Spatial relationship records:
┄┄┄┄┄┄
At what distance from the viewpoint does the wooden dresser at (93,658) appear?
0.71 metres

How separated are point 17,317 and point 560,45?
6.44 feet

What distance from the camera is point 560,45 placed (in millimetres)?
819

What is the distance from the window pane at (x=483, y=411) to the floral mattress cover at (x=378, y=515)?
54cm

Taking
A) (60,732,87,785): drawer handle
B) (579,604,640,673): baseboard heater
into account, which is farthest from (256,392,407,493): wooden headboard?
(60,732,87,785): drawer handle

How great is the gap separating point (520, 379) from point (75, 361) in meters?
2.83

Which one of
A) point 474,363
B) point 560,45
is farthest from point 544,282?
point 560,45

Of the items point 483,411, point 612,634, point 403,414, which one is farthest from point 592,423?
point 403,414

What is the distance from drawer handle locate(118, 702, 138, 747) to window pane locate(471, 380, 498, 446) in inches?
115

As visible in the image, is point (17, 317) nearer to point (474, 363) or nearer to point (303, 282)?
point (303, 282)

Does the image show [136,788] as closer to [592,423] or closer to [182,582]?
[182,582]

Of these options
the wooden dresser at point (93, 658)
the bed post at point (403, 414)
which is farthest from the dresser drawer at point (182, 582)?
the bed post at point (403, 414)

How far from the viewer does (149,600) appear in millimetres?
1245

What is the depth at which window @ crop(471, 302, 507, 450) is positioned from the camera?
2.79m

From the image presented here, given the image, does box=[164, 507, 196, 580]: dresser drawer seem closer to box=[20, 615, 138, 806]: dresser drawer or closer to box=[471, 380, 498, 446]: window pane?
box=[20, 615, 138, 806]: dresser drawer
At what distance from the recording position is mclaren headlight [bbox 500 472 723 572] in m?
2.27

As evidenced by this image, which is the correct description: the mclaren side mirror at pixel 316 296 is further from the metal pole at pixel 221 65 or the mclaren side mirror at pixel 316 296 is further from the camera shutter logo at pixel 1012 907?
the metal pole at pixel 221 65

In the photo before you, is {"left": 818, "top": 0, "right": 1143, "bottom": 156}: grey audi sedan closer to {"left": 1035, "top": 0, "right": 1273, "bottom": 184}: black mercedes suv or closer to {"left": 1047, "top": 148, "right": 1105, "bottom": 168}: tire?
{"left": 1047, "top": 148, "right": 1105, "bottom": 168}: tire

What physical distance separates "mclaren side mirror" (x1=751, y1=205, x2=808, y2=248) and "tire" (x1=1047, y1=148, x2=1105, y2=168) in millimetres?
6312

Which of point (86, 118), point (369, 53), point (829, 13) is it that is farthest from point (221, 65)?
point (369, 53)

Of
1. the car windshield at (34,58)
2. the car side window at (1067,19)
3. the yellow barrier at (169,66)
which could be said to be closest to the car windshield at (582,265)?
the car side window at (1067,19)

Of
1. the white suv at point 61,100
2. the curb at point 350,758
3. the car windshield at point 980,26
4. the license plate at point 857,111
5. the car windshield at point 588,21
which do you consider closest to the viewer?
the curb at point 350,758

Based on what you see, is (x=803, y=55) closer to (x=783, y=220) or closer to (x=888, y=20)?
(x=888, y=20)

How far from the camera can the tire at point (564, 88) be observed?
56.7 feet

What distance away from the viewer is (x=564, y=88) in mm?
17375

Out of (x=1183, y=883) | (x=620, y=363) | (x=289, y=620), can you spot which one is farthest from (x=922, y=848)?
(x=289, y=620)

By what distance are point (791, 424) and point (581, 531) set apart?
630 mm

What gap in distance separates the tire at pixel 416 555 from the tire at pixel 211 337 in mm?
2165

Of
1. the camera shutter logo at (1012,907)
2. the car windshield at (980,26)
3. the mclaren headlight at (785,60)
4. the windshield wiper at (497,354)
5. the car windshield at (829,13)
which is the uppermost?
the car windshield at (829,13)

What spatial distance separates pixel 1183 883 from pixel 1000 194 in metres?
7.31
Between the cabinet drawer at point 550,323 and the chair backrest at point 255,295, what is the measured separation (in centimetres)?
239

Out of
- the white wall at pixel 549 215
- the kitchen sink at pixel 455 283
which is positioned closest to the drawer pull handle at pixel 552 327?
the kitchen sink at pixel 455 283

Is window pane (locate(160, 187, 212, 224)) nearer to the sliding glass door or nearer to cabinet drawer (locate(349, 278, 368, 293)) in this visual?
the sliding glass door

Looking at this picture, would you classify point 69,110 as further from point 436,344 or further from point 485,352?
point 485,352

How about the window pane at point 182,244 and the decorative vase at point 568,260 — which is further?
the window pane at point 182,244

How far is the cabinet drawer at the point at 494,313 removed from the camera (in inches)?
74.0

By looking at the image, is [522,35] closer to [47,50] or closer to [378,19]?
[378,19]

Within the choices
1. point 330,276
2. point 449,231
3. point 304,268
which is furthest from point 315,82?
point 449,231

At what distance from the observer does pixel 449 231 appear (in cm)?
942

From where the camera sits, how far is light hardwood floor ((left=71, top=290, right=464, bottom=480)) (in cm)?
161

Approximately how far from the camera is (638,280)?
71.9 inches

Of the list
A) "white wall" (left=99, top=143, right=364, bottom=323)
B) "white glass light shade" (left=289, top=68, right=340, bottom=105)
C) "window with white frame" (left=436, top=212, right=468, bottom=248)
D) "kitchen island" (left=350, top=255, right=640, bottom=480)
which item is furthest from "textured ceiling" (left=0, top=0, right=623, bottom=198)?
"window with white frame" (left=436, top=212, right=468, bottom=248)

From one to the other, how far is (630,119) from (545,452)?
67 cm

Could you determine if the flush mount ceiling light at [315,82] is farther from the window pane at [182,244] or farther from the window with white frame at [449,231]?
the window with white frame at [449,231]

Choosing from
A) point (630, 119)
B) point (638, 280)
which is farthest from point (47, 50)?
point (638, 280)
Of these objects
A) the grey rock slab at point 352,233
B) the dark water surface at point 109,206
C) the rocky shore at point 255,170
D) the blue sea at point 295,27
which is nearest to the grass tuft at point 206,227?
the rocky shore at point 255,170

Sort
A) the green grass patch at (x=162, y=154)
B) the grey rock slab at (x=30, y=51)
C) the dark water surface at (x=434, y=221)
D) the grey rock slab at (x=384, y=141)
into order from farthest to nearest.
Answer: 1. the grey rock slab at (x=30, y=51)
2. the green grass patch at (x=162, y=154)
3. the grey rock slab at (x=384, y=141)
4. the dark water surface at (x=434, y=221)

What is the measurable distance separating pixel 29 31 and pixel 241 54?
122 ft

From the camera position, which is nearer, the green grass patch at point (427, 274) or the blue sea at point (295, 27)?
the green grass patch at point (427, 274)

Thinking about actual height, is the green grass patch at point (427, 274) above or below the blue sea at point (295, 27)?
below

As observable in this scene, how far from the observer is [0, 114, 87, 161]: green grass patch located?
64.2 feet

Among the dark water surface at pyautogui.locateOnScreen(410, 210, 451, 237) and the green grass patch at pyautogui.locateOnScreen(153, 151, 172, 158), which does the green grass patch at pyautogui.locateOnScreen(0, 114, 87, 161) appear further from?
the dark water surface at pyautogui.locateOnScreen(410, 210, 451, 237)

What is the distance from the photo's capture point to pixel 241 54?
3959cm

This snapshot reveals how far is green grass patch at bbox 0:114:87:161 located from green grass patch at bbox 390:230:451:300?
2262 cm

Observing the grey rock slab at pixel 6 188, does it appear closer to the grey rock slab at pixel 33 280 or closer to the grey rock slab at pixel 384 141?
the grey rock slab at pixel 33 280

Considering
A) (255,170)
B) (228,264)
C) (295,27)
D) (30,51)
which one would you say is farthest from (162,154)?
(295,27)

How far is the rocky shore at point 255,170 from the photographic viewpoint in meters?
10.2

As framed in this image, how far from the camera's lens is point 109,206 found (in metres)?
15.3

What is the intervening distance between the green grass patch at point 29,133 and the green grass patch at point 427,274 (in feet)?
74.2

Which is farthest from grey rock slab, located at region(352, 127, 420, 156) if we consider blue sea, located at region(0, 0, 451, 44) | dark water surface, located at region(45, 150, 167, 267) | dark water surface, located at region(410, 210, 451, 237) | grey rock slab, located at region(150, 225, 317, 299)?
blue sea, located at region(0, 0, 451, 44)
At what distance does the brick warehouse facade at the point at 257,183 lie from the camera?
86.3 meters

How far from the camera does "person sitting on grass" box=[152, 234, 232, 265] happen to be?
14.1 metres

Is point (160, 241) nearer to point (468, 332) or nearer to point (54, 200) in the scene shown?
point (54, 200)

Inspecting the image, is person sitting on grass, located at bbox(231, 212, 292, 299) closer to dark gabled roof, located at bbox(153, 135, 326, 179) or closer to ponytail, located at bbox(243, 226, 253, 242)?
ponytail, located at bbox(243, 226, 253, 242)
┄┄┄┄┄┄
Task brief: The lines to reproduce run from the line containing "Considering" to the end of the listing; write them out exactly and add nothing.

Exercise response:
Considering
A) (255,170)
B) (228,264)
C) (295,27)
D) (30,51)
which one would you say is farthest from (162,154)?
(295,27)

How far is the rocky shore at point 255,170 from the photographic viewpoint in meters?
10.2

As framed in this image, how far from the camera's lens is point 109,206 found (in metres)?
15.3

What is the intervening distance between the green grass patch at point 29,133 and the green grass patch at point 427,274 (in feet)?
74.2

Which is farthest from grey rock slab, located at region(352, 127, 420, 156) if we consider blue sea, located at region(0, 0, 451, 44) | dark water surface, located at region(45, 150, 167, 267) | dark water surface, located at region(410, 210, 451, 237) | grey rock slab, located at region(150, 225, 317, 299)?
blue sea, located at region(0, 0, 451, 44)
At what distance does the brick warehouse facade at the point at 257,183 lie from the camera?
86.3 meters

How far from the camera does "person sitting on grass" box=[152, 234, 232, 265] happen to be?
14.1 metres

Is point (160, 241) nearer to point (468, 332) or nearer to point (54, 200) in the scene shown?
point (54, 200)

Inspecting the image, is person sitting on grass, located at bbox(231, 212, 292, 299) closer to dark gabled roof, located at bbox(153, 135, 326, 179) or closer to ponytail, located at bbox(243, 226, 253, 242)?
ponytail, located at bbox(243, 226, 253, 242)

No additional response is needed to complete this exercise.